--- start of Exercise input ---

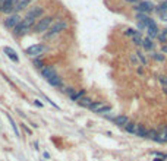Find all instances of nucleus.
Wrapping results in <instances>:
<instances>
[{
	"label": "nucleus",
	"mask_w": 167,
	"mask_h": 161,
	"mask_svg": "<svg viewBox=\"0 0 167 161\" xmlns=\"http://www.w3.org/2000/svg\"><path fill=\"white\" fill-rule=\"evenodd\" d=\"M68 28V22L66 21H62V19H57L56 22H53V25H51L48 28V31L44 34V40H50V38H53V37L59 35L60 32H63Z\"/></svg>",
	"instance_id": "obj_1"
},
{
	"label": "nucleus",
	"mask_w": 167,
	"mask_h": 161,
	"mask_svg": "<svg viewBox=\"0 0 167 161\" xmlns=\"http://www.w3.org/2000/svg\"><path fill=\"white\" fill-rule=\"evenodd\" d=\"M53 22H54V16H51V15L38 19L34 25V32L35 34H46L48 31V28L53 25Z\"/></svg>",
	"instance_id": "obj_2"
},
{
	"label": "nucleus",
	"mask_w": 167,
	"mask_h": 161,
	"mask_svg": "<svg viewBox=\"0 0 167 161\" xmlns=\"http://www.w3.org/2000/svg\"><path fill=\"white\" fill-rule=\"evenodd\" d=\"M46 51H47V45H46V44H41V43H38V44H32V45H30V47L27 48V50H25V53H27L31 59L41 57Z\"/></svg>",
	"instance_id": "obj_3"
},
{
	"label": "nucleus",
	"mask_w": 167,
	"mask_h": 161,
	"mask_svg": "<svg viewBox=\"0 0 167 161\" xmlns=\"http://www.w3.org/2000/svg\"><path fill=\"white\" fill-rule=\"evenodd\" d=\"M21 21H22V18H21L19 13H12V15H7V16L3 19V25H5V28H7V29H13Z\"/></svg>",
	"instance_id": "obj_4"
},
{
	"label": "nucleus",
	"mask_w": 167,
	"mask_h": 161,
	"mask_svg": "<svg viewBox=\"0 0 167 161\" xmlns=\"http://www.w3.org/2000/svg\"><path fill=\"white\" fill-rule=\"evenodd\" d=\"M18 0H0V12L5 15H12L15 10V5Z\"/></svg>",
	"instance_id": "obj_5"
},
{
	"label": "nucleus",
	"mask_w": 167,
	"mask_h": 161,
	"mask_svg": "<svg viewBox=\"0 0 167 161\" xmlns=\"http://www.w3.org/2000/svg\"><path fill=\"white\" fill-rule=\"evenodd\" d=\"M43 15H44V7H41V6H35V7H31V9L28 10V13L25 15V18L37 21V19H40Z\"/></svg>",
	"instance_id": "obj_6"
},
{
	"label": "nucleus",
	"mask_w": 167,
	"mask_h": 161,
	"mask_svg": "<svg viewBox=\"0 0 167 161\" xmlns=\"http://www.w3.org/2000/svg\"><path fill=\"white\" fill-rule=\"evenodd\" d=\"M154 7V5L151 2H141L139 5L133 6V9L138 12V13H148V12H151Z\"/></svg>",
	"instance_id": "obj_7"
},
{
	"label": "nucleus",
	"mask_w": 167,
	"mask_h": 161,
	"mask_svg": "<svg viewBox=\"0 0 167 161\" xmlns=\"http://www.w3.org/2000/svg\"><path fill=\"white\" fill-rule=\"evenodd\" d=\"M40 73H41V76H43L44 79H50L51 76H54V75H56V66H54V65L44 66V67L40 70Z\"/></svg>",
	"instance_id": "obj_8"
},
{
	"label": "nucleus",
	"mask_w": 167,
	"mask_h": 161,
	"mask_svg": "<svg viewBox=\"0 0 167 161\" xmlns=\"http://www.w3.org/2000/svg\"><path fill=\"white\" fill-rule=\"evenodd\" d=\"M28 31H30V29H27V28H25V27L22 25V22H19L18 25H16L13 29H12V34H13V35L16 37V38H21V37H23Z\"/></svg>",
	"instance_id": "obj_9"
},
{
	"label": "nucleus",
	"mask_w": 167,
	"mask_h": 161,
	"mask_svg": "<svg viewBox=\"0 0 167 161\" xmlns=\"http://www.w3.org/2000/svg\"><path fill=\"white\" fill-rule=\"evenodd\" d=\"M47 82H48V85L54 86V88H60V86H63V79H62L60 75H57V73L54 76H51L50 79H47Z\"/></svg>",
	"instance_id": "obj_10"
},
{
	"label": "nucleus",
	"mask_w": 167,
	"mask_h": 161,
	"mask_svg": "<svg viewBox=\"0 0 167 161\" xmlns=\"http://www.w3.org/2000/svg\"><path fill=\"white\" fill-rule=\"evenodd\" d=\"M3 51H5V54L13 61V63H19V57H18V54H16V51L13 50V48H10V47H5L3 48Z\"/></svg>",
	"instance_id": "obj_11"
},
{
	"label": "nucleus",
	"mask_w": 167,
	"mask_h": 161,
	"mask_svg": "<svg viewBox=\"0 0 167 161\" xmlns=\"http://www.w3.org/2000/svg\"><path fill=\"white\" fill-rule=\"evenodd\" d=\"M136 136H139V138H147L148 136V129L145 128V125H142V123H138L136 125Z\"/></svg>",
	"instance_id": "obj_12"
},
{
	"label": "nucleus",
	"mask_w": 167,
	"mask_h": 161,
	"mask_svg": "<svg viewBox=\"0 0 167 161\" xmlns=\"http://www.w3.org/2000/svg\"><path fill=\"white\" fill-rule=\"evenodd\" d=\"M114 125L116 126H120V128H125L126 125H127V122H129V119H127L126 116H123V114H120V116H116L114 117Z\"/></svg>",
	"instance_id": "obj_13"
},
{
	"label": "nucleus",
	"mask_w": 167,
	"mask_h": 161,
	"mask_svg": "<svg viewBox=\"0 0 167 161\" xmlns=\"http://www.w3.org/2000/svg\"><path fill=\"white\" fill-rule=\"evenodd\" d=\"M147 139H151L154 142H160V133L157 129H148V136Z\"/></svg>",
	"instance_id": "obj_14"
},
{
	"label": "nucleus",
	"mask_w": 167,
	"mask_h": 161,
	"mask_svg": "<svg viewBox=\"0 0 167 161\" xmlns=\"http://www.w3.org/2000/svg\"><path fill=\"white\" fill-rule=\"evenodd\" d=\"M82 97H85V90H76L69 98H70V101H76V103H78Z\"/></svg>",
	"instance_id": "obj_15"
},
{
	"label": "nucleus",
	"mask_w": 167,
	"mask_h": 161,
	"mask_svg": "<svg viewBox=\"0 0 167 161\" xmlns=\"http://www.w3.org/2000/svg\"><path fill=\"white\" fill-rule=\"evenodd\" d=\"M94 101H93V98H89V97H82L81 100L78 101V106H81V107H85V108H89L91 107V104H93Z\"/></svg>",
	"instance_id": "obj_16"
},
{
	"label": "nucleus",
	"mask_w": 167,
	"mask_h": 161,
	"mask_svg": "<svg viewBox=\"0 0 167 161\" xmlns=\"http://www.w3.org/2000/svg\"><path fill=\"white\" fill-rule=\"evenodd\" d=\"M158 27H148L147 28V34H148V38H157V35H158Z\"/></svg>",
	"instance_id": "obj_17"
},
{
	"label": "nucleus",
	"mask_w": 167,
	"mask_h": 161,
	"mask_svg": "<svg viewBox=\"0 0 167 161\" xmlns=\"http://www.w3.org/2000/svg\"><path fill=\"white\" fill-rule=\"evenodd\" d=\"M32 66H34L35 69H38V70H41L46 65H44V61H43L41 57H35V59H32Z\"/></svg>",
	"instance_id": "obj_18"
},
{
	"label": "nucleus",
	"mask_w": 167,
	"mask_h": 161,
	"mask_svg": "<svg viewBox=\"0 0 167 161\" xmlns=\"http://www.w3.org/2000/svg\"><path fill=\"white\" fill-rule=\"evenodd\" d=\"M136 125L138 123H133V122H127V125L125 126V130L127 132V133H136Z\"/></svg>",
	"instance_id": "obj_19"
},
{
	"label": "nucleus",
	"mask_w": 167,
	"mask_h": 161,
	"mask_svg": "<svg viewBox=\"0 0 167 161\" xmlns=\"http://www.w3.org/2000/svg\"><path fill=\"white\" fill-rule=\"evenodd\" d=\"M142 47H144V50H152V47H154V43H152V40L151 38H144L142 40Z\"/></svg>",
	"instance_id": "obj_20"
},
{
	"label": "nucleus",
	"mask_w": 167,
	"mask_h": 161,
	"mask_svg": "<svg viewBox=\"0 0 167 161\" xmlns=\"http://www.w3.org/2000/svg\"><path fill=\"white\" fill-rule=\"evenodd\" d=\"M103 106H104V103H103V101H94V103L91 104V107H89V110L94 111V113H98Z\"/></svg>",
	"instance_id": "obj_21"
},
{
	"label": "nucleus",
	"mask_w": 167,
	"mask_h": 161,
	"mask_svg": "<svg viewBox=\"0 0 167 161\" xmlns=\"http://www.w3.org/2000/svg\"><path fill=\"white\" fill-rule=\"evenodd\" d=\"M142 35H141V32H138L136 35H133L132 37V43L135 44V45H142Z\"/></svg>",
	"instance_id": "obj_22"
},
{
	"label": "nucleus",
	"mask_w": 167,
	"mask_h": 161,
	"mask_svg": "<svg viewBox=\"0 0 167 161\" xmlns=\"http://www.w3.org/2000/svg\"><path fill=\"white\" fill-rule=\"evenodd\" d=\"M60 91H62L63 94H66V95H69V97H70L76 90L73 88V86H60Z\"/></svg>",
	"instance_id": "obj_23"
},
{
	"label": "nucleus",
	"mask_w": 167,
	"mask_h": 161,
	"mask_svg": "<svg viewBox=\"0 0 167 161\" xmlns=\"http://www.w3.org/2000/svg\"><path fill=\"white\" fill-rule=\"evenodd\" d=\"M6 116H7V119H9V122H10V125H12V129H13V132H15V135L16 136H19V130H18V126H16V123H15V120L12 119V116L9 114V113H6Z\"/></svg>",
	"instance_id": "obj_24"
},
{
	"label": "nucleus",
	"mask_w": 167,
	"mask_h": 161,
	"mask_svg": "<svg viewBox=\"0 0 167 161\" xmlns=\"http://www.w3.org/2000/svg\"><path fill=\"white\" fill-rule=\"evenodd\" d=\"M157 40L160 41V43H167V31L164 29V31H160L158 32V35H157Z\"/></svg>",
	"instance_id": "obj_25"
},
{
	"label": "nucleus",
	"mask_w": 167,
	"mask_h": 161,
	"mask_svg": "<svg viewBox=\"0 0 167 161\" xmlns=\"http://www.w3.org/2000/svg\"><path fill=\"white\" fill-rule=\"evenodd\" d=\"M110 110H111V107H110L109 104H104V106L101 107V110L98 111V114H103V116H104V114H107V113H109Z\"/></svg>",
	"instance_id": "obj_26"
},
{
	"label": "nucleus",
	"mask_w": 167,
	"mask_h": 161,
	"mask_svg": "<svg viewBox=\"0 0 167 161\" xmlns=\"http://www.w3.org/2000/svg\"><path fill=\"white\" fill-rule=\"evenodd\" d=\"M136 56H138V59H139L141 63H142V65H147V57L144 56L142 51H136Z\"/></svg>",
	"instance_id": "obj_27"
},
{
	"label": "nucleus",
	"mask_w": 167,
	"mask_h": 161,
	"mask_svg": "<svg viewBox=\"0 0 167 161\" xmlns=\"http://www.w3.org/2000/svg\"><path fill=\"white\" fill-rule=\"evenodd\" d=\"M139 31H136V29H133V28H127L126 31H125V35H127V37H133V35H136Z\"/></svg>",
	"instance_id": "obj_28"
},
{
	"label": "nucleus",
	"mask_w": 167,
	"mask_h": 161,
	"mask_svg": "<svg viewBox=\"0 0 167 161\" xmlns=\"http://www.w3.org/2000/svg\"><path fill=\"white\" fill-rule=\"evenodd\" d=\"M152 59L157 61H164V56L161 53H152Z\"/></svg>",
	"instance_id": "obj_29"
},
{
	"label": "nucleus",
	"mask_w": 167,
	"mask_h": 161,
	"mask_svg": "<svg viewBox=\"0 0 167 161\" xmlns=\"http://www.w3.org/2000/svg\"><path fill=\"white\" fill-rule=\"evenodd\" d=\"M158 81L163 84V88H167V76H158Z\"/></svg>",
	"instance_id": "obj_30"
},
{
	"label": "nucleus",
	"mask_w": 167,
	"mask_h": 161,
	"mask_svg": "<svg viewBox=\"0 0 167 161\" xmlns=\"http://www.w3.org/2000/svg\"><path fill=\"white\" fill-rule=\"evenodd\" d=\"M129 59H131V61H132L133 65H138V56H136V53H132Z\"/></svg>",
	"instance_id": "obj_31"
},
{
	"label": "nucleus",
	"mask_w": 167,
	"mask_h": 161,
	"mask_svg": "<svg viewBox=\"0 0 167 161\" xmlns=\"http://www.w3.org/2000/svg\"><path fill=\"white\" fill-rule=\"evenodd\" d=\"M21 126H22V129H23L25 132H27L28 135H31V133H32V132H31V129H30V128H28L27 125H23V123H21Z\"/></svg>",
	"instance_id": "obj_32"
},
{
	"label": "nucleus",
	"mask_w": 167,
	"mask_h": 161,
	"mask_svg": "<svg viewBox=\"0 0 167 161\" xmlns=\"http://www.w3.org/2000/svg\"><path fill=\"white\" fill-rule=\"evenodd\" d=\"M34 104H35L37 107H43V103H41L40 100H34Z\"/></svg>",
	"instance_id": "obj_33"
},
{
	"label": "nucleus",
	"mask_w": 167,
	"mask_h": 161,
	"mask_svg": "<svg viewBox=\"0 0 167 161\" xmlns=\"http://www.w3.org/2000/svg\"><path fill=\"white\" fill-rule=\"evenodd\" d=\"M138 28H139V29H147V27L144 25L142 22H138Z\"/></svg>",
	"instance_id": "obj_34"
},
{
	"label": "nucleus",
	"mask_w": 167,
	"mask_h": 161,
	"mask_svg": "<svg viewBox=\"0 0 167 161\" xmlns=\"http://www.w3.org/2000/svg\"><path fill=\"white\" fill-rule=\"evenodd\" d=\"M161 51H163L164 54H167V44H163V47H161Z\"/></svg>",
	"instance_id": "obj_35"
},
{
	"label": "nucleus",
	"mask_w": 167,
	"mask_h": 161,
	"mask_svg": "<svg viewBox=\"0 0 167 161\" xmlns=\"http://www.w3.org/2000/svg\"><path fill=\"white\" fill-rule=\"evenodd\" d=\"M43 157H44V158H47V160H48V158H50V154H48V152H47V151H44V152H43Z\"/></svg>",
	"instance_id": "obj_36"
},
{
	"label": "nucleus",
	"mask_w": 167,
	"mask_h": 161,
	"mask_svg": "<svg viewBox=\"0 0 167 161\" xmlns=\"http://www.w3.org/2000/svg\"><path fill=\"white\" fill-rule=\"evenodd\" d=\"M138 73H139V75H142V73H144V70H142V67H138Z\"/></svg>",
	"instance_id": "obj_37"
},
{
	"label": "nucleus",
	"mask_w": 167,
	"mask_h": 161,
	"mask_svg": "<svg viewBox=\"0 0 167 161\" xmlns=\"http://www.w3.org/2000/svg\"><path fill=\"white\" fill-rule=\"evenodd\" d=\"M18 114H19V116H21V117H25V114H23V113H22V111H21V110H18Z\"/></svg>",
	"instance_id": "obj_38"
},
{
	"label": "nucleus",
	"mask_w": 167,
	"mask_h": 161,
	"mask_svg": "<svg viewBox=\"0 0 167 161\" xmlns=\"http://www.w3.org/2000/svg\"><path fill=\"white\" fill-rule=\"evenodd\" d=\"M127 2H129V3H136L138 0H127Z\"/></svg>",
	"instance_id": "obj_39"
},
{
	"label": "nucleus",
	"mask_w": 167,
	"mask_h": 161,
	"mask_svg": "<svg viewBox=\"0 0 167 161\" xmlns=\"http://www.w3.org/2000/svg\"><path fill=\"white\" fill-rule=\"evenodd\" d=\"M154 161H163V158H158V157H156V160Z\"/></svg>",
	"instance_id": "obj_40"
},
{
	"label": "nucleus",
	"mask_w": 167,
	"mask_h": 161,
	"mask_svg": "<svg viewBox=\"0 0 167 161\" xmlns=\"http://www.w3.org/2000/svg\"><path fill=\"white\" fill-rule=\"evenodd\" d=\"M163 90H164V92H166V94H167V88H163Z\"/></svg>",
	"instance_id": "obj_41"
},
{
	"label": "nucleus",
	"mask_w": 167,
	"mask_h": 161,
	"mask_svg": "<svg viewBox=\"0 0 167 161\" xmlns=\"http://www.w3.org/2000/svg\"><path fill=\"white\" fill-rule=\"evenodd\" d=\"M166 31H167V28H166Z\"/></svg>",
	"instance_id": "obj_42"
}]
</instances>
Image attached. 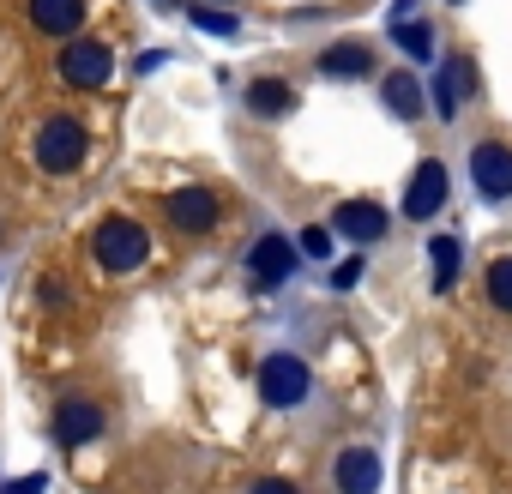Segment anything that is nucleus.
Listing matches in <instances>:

--- end of Exercise input ---

# Given instruction
Return every line of the entries, unchanged, from the beginning up to and including the line containing "22H54V16H51V15L38 19L34 25V32L35". Omit the pictures from your answer.

# Task answer
Find all instances of nucleus.
Wrapping results in <instances>:
<instances>
[{
	"label": "nucleus",
	"mask_w": 167,
	"mask_h": 161,
	"mask_svg": "<svg viewBox=\"0 0 167 161\" xmlns=\"http://www.w3.org/2000/svg\"><path fill=\"white\" fill-rule=\"evenodd\" d=\"M68 28V22L66 21H62V19H57L56 22H53V25H51L48 28V31L44 34V40H50V38H53V37L59 35L60 32H63Z\"/></svg>",
	"instance_id": "obj_1"
},
{
	"label": "nucleus",
	"mask_w": 167,
	"mask_h": 161,
	"mask_svg": "<svg viewBox=\"0 0 167 161\" xmlns=\"http://www.w3.org/2000/svg\"><path fill=\"white\" fill-rule=\"evenodd\" d=\"M53 22H54V16H51V15L38 19L34 25V32L35 34H46L48 31V28L53 25Z\"/></svg>",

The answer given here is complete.